Excerpt to read:
◆ ◆ ◆ ◆ ◆ ◆ ◆
# making my hacked 6.2 a little faster



## sparks (May 10, 2004)

OK I am no expert at hacking a tivo..it took me 3 tries and lots of reading to get mine done after the 6.2 upgrade but I have it running..And afraid to touch anything LOL 
but I have one problem, the usb is S L O W average dl speeds are .75 MB sec. 
I am using a linksys 200 wired connection to my pc. Some people have said that 4-5MB a second is more like it. 

Since I am connected thru the usb can I ftp off the computer to replace the usb drivers and get more speed or since I am using the usb ports will they drop out and no way to finish what I start? 

If i can what do I need to replace? 

Like I said after getting it to work I have been afraid of touching it for fear of screwing up something but I need more speed. 
Is there a safe and easy way to fix this ? 

thanks big time for reading this mess  

ps there was talk about linksys 200 not really working with any tivos or if so very slow...is there some other wired or wireless adapter like it that is faster, maybe my problem is the adapter and not the drivers?

I just need more speed...thanks for any help

Sparks


----------



## tom78221 (Mar 10, 2006)

sparks said:


> OK I am no expert at hacking a tivo..it took me 3 tries and lots of reading to get mine done after the 6.2 upgrade but I have it running..And afraid to touch anything LOL
> but I have one problem, the usb is S L O W average dl speeds are .75 MB sec.
> I am using a linksys 200 wired connection to my pc. Some people have said that 4-5MB a second is more like it.
> 
> ...


Is there a safe and easy way to fix this ?

Safe(the code is safe for hack your tivo) easy(depends on how much skill you have in hacking tivo)

http:// www.deal data base. com/forum /showthread.php?t=39328&highlight=Soapbox

take way all the spaces in the URL


----------



## Gunnyman (Jul 10, 2003)

sounds like you haven't installed the usb 2.0 drivers.


----------



## ttodd1 (Nov 6, 2003)

My thoughts too as I have the Linksys and I get great speeds.


----------



## Yog-Sothoth (Jun 14, 2005)

Run the script in this thread; it will update your USB drivers to the latest/greatest. As a matter of fact, it also adds support for the Linksys USB200M _version 2_.


----------



## sparks (May 10, 2004)

a very big thanks. I will give this a look this weekend.

Sparks


----------



## sparks (May 10, 2004)

ok I ran the script..man that is sweet.

I rebooted and using titools to get a movie 
before I always got .75mb.
it started off at 4.85....I almost fainted.
but quickly dropped to 2.1MB then 1.99 then finally
settled to 1.91.
ouch

hey its almost 3 times faster than it was..
◆ ◆ ◆ ◆ ◆ ◆ ◆
Recorded data:
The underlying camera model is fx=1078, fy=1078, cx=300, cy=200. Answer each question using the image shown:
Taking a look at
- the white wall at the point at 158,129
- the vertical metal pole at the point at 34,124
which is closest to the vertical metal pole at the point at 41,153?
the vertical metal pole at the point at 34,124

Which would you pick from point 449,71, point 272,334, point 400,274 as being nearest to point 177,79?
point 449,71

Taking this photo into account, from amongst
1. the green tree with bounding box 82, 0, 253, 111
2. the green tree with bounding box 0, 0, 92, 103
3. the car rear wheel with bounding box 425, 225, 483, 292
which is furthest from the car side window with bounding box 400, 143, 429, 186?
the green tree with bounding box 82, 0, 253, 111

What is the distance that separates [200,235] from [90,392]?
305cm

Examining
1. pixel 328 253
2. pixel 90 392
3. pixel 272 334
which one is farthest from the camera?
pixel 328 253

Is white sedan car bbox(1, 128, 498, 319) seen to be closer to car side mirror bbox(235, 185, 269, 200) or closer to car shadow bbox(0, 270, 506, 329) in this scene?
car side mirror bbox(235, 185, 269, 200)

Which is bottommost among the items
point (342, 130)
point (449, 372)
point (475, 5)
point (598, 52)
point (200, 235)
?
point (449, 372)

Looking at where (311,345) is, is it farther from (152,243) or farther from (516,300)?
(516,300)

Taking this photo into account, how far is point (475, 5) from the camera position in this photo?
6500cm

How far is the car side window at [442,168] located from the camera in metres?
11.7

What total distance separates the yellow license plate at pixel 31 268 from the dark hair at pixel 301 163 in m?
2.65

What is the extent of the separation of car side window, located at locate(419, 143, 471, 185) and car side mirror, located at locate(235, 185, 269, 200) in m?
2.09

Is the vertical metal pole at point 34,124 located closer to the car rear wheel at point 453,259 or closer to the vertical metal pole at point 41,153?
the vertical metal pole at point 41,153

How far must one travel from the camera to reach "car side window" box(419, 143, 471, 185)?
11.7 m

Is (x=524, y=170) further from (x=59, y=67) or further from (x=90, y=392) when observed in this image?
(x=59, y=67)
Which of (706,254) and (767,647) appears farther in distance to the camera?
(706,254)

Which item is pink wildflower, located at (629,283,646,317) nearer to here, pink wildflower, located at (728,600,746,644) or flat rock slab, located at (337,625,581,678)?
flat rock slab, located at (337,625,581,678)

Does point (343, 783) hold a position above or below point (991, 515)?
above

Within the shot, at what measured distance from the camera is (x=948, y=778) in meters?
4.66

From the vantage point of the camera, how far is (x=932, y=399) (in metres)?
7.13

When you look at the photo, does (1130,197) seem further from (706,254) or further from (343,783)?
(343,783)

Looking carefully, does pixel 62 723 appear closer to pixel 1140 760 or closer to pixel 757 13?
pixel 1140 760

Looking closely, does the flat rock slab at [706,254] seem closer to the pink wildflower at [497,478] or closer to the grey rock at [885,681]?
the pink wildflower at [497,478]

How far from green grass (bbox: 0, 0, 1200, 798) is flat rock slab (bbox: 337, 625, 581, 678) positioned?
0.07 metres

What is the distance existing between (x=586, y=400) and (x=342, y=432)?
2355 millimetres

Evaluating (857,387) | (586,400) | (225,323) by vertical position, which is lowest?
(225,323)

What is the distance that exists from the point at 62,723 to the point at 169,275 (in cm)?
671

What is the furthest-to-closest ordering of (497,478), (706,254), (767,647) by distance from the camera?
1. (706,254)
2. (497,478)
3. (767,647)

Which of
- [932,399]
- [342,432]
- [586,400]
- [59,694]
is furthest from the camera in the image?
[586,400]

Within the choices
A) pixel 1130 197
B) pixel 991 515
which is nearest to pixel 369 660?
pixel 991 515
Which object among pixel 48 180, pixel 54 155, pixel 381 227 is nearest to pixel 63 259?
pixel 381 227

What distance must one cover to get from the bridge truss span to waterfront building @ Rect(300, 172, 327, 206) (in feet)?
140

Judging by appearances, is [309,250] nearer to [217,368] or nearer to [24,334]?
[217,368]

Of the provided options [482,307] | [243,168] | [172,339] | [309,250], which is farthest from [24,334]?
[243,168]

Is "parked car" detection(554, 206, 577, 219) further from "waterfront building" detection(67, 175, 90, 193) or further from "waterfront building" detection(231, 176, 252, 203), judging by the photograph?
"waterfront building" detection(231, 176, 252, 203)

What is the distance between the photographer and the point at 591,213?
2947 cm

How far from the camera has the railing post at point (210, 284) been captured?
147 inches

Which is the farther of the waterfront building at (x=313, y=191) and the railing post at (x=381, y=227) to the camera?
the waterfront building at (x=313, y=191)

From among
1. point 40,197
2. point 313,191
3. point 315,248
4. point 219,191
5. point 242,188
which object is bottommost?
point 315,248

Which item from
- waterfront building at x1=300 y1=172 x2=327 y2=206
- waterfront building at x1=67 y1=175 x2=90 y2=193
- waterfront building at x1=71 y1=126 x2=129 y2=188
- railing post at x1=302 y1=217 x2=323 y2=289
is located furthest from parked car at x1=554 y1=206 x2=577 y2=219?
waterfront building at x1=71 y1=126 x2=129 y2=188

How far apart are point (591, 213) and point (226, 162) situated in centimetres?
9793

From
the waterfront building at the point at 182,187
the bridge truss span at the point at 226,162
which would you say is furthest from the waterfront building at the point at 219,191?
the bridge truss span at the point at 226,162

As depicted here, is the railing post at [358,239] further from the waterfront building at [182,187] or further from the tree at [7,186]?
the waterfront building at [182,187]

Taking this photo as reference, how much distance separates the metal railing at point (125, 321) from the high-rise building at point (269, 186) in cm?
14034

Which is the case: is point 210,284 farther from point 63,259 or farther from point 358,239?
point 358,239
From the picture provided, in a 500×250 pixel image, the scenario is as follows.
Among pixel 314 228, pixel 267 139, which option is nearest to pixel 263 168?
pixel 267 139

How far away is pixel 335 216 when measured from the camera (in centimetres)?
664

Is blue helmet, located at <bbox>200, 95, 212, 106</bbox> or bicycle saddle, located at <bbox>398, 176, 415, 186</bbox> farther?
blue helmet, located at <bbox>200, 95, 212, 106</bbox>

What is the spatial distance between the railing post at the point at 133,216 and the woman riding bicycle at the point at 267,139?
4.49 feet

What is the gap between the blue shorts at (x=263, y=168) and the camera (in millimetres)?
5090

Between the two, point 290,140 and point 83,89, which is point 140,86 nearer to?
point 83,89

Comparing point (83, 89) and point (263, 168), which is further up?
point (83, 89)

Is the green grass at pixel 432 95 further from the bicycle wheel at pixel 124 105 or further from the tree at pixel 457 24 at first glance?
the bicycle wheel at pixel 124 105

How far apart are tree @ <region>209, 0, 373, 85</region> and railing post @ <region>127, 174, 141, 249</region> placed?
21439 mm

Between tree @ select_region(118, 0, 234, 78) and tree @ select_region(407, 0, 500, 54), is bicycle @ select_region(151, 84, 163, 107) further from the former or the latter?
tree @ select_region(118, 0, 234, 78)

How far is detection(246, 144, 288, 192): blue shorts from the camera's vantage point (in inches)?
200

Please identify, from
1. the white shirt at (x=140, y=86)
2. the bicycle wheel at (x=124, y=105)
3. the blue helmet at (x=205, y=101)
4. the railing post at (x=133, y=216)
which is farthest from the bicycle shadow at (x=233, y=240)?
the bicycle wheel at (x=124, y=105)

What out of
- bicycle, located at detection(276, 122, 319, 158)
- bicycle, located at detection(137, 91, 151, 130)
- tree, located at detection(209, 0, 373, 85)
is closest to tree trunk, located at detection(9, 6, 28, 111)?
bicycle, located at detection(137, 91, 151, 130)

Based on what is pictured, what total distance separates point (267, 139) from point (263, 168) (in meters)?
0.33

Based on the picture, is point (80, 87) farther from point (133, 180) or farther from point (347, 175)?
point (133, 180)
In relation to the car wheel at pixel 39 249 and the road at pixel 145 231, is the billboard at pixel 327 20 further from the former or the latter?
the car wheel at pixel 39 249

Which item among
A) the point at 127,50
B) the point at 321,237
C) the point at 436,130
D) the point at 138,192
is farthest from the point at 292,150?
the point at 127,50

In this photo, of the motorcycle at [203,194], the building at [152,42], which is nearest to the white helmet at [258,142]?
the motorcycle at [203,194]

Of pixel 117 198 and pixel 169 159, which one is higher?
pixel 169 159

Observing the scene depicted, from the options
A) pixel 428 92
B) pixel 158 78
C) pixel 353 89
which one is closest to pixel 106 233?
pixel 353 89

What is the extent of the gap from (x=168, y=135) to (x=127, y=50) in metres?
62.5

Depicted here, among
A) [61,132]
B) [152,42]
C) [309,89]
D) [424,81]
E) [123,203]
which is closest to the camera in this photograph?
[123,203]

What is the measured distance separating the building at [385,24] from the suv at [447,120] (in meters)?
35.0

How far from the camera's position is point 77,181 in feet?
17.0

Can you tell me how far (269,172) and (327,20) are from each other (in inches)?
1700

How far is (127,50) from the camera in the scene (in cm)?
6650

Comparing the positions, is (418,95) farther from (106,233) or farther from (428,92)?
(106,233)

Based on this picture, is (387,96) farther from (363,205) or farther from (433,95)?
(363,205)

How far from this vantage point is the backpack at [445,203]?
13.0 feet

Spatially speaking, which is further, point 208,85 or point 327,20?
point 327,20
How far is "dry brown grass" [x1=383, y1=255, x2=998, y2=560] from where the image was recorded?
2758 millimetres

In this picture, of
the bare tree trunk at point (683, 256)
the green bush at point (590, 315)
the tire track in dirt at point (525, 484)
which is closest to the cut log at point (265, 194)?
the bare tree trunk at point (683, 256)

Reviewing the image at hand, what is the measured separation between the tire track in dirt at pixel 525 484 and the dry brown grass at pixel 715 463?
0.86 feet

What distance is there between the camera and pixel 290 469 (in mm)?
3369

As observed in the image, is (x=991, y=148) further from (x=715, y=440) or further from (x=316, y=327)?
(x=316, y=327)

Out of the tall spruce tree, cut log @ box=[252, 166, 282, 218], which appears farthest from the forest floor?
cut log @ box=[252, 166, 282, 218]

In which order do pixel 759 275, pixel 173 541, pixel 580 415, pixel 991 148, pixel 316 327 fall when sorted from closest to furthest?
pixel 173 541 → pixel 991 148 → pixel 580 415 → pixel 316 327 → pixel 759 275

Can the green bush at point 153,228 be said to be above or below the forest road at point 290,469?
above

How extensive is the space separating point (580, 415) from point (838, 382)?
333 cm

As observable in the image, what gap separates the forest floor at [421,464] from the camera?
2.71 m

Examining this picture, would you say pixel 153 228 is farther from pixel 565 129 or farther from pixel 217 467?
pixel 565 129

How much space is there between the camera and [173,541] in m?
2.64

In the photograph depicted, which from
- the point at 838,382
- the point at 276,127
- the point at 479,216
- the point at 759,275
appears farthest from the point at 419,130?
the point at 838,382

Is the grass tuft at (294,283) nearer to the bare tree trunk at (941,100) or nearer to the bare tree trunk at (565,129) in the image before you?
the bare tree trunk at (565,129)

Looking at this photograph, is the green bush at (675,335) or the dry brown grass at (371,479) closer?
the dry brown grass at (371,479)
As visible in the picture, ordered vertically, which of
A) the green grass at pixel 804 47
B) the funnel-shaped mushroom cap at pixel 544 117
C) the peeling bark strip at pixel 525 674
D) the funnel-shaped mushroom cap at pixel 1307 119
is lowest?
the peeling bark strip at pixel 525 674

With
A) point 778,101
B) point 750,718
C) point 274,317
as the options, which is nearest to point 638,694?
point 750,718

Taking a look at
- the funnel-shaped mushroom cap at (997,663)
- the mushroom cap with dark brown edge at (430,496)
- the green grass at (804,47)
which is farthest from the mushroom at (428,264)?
◆ ◆ ◆ ◆ ◆ ◆ ◆
What the task asks: In the thread above about speeding up a hacked TiVo, explain in one to three sentences why ttodd1 agrees that the slow transfers probably come from missing USB 2.0 drivers.

Worked answer: ttodd1 has the same Linksys adapter and gets great speeds with it. For that reason, ttodd1 shares Gunnyman's view that the drivers, not the adapter, are causing the slow transfers.